In a securities filing, Petroleo Brasileiro SA (PETR4.SA), as the company is formally known, said it was ending its previous dividend policy, which had effectively banned extraordinary dividend payments for years, now that it had brought its gross debt under $60 billion as planned.
Under its new plan, as long as gross debt remains under $65 billion and the company makes a profit, it will pay out 60% of the difference between its operating cash flow and investment every quarter.
It also set a minimum annual dividend payout of $4 billion during years when Brent crude averages more than $40 a barrel, regardless of its debt levels.

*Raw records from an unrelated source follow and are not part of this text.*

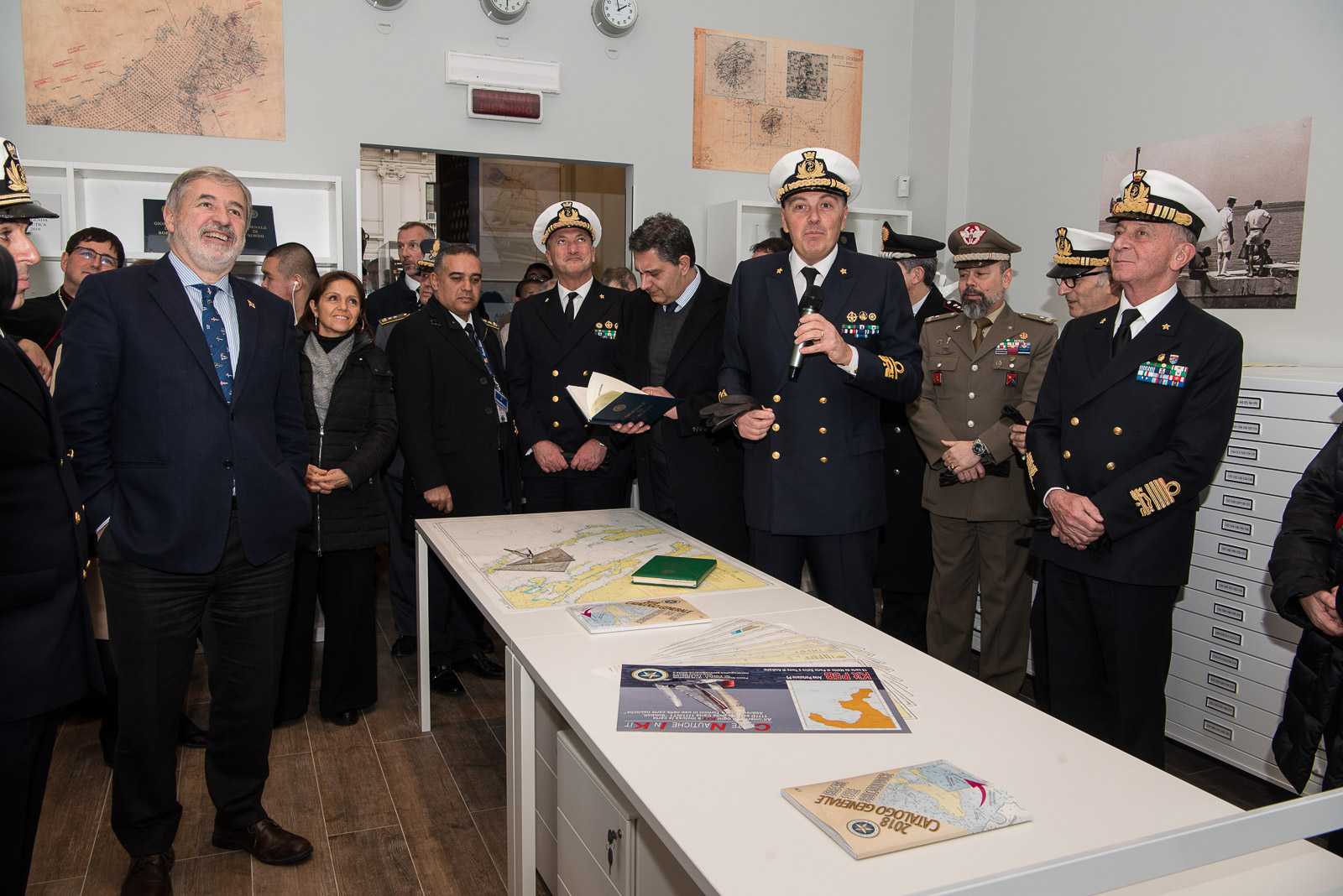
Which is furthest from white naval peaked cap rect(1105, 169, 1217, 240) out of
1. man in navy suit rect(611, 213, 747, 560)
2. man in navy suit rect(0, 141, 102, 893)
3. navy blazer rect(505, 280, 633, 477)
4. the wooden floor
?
man in navy suit rect(0, 141, 102, 893)

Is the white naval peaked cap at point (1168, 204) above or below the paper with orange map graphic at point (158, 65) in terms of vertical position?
below

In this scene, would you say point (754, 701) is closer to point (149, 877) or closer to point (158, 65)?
point (149, 877)

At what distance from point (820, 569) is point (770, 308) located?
2.66 ft

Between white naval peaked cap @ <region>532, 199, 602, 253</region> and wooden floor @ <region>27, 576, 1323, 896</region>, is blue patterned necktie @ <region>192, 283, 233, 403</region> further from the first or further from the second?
white naval peaked cap @ <region>532, 199, 602, 253</region>

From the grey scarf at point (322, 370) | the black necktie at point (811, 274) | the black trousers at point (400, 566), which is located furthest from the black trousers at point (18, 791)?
the black trousers at point (400, 566)

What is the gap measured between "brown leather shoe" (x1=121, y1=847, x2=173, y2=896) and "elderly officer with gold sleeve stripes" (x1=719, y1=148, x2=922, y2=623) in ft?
5.81

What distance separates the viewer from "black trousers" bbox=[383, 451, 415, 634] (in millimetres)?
4168

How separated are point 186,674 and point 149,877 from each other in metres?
0.51

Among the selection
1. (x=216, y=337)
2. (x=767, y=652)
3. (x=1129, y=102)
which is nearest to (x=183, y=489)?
(x=216, y=337)

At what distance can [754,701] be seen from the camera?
1.60 m

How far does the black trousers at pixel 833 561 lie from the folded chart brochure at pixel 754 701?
3.19 ft

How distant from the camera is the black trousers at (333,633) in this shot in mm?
3332

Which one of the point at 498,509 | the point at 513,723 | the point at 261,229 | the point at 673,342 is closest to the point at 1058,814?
the point at 513,723

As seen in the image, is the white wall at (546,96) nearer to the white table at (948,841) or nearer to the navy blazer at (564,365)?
the navy blazer at (564,365)
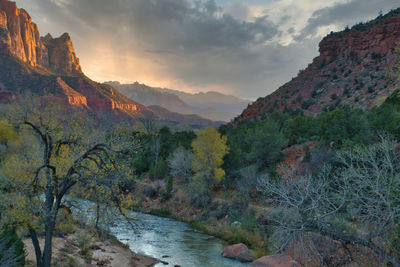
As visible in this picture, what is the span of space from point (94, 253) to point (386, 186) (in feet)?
59.2

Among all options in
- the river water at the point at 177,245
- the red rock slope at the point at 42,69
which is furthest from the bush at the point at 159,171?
the red rock slope at the point at 42,69

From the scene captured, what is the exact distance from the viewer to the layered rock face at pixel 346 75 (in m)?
53.2

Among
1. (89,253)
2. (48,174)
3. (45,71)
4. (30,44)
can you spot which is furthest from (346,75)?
(30,44)

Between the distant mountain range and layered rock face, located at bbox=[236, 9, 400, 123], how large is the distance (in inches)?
2093

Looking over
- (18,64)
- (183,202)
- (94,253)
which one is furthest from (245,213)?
(18,64)

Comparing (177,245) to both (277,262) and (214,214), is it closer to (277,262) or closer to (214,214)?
(214,214)

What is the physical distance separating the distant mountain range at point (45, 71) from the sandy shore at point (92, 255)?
60.5m

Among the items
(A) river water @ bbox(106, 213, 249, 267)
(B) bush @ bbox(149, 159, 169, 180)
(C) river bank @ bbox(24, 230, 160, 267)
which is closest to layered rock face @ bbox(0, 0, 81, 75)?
(B) bush @ bbox(149, 159, 169, 180)

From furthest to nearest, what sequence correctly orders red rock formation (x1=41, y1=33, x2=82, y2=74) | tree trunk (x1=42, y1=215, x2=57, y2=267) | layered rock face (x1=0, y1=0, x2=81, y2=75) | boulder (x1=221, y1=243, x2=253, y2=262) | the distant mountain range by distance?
1. red rock formation (x1=41, y1=33, x2=82, y2=74)
2. layered rock face (x1=0, y1=0, x2=81, y2=75)
3. the distant mountain range
4. boulder (x1=221, y1=243, x2=253, y2=262)
5. tree trunk (x1=42, y1=215, x2=57, y2=267)

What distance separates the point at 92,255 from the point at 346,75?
66403 millimetres

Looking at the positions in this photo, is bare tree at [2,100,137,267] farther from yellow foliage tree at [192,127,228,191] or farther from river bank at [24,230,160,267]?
yellow foliage tree at [192,127,228,191]

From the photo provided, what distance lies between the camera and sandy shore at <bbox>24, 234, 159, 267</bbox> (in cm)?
1529

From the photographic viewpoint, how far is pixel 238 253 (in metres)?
21.0

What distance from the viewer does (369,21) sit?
2950 inches
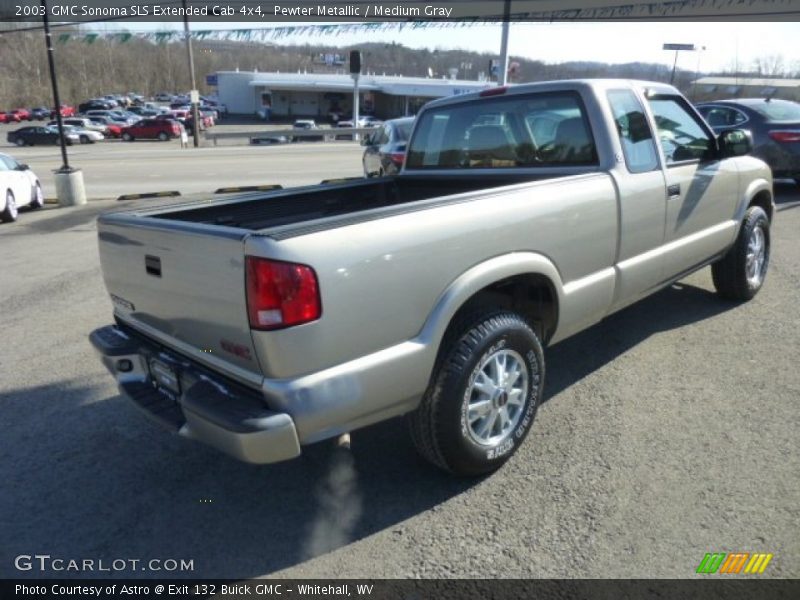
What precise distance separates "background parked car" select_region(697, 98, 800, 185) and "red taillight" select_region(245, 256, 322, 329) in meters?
10.3

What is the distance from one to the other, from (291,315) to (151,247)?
38.0 inches

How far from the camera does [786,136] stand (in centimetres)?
1054

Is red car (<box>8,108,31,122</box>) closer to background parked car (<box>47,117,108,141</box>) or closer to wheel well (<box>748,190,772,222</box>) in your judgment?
background parked car (<box>47,117,108,141</box>)

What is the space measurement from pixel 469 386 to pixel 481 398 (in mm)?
166

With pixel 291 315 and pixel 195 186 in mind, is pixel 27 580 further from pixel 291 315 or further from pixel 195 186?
pixel 195 186

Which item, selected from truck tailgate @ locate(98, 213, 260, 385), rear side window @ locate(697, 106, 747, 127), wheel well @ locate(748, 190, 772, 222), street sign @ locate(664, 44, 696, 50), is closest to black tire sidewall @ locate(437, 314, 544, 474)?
truck tailgate @ locate(98, 213, 260, 385)

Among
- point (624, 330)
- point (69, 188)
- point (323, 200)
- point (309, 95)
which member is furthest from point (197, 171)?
point (309, 95)

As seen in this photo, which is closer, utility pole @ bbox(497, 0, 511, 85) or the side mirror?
the side mirror

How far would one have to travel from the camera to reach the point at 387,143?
12.6 m

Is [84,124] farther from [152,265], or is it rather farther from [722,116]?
[152,265]

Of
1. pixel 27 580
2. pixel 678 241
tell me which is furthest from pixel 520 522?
pixel 678 241

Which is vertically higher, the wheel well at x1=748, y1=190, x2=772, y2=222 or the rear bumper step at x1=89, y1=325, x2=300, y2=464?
the wheel well at x1=748, y1=190, x2=772, y2=222

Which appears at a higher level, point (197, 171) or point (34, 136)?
point (34, 136)

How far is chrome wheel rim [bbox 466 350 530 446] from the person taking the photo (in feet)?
9.37
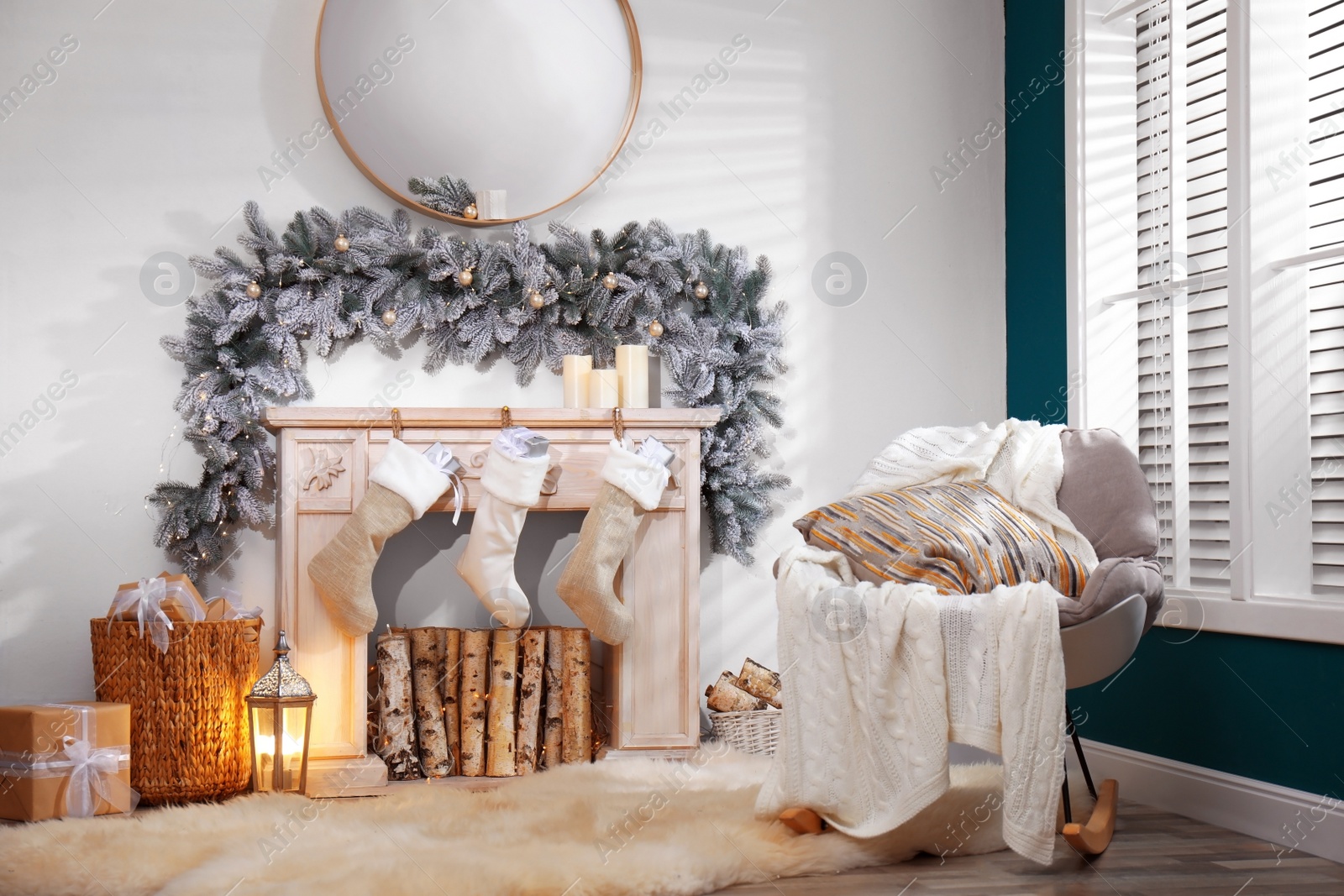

Preferred shares in the company listed in Brazil were up 3% by 1510 GMT, outperforming the country’s benchmark Bovespa equities index (.BVSP), which was 1.3% higher.
For the five-period covered by the plan – 2022 through 2026 – Petrobras said it expected to distribute $60 billion to $70 billion in total dividends.
Credit Suisse analysts Regis Cardoso and Marcelo Gumiero wrote in a note to investors that given the company’s current market value of about $67 billion, shareholders would “get their money back” in five years if Brent averaged $61 a barrel.
Also in the company’s new business plan, Petrobras said it expected to invest $68 billion, a sharp increase from $55 billion under its old five-year plan, as it seeks to boost oil production in Brazil’s offshore pre-salt area.
Petrobras discovered oil in the area, which is trapped below a thick layer of salt, in 2006, and it has become the center of the company’s exploration and production operations in recent years. read more
The company, which has so far mainly paid lip service to emissions concerns, said it would dedicate $1.8 billion toward decarbonization efforts under the new plan. It said its decarbonization projects would include eliminating gas flaring and electrifying its offshore platforms.
Analysts at Brazil’s Banco BTG Pactual said on balance the new plan was positive for investors but they questioned the company’s capital expenditure (capex) mix.
They said the profitable exploration and production division would not get a proportionate boost in new spending while the percentage of capex going to its less profitable refining business would rise to 9% from 7% under the old plan.